Finding your Home Waters with the Big Here Quiz
Start your journey to find your home waters by grounding yourself on your home planet.
If two fly anglers meet in a strange fishy corner of the planet, one question will invariably be asked:
What are your home waters?
I may have already asked you. It's a question I ask in my introductory notes to new CFS members, and in our classroom introductions.
It's a question that established our most popular Freshwater Trust T-shirt design. And, it's a question I'd like you to try and come up with an answer to, through your angling practice, or just in life.
Exploring from your couch
If you aren't sure about your home waters yet, don't fret. This isn't something you have to have fished for decades to establish. But, it does require a little bit of getting-to-know-you, specifically getting to know where you are on the planet.
Yes, one part of finding your home waters where you're building your angling practice requires fishing. And maybe even auditioning between a few possible home waters to see which one you like good enough to adopt.
Here's one thing that's cool: Your home waters doesn't have to be the closest one, just the one you like fishing, and being around, most.
But, we can do a significant amount of finding out just by thinking about where we live, and relating to some of the critical natural and infrastructural processes that keep things going, civilization and natural-resources wise.

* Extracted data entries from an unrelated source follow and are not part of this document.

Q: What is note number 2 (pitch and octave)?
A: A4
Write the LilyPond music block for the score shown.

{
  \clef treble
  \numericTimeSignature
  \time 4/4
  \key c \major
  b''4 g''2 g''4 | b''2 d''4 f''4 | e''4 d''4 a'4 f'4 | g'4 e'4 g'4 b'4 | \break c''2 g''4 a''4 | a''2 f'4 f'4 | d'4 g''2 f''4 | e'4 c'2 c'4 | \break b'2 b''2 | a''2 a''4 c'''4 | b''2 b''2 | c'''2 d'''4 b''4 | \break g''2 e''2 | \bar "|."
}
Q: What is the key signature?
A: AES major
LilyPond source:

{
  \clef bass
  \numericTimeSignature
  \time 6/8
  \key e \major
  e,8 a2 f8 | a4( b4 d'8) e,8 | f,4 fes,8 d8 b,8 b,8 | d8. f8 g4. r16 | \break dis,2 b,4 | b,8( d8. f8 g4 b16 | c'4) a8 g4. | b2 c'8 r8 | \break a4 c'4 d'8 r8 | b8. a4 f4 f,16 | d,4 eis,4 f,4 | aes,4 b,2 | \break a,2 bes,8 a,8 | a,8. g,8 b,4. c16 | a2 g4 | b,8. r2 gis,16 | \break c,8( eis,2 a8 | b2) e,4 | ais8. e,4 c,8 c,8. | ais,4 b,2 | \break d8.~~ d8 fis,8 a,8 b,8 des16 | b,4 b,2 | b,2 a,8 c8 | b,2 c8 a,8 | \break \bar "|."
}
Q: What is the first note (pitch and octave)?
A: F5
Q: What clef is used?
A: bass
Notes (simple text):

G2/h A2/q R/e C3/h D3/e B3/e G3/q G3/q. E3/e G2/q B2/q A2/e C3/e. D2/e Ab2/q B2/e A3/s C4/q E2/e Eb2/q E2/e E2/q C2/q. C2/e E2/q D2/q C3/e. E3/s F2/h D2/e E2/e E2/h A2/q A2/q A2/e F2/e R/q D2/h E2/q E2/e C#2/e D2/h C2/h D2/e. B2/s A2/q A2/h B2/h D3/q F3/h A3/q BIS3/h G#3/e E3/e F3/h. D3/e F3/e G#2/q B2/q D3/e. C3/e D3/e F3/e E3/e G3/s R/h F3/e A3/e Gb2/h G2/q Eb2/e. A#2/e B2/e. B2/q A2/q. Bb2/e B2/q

A divining rod for finding home waters
One tool we use to help us on this quest came to me courtesy technologist and thinker Kevin Kelly. Kevin has built a compendium of what he calls "Cool Tools" over the past several decades. He's got a book of the same name tat's worth tracking down. His tool of choice when it comes to finding your place in the world is The Big Here Quiz, something he adapted with some help based on the work of a naturalist named Peter Warshall. Here's what Kevin writes:
You live in the big here. Wherever you live, your tiny spot is deeply intertwined within a larger place, imbedded fractal-like into a whole system called a watershed, which is itself integrated with other watersheds into a tightly interdependent biome. At the ultimate level, your home is a cell in an organism called a planet. All these levels interconnect. What do you know about the dynamics of this larger system around you? Most of us are ignorant of this matrix. But it is the biggest interactive game there is. Hacking it is both fun and vital.
Here's the quiz, as Kevin writes, "30 questions to elevate your awareness (and literacy) of the greater place in which you live"
Members can find my guesses at the answers, for where I live (about a mile from the Columbia River, in its drainage, in the Cascadia bioregion, of the North Pacific Rim of the Pacific Basin of Planet Earth) and the more-thoroughly-researched corrections below.
- Point north.
- What time is sunset today?
- Trace the water you drink from rainfall to your tap.
- When you flush, where do the solids go? What happens to the waste water?
- How many feet (meters) above sea level are you?
- What spring wildflower is consistently among the first to bloom here?
- How far do you have to travel before you reach a different watershed? Can you draw the boundaries of yours?
- Is the soil under your feet, more clay, sand, rock or silt?
- Before your tribe lived here, what did the previous inhabitants eat and how did they sustain themselves?
- Name five native edible plants in your neighborhood and the season(s) they are available.
- From what direction do storms generally come?
- Where does your garbage go?
- How many people live in your watershed?
- Who uses the paper/plastic you recycle from your neighborhood?
- Point to where the sun sets on the equinox. How about sunrise on the summer solstice?
- Where is the nearest earthquake fault? When did it last move?
- Right here, where you are, how deep do you have to drill before you reach water?
- Which (if any) geological features in your watershed are, or were, especially respected by your community, or considered sacred, now or in the past?
- How many days is the growing season here (from frost to frost)?
- Name five birds that live here. Which are migratory and which stay put?
- What was the total rainfall here last year?
- Where does the pollution in your air come from?
- If you live near the ocean, when is high tide today?
- What primary geological processes or events shaped the land here?
- Name three wild species that were not found here 500 years ago. Name one exotic species that has appeared in the last 5 years.
- What minerals are found in the ground here that are (or were) economically valuable?
- Where does your electric power come from and how is it generated?
- After the rain runs off your roof, where does it go?
- Where is the nearest wilderness? When was the last time a fire burned through it?
- How many days till the moon is full?
The Bigger Here Bonus Questions:
- What species once found here are known to have gone extinct?
- What other cities or landscape features on the planet share your latitude?
- What was the dominant land cover plant here 10,000 years ago?
- Name two places on different continents that have similar sunshine/rainfall/wind and temperature patterns to here.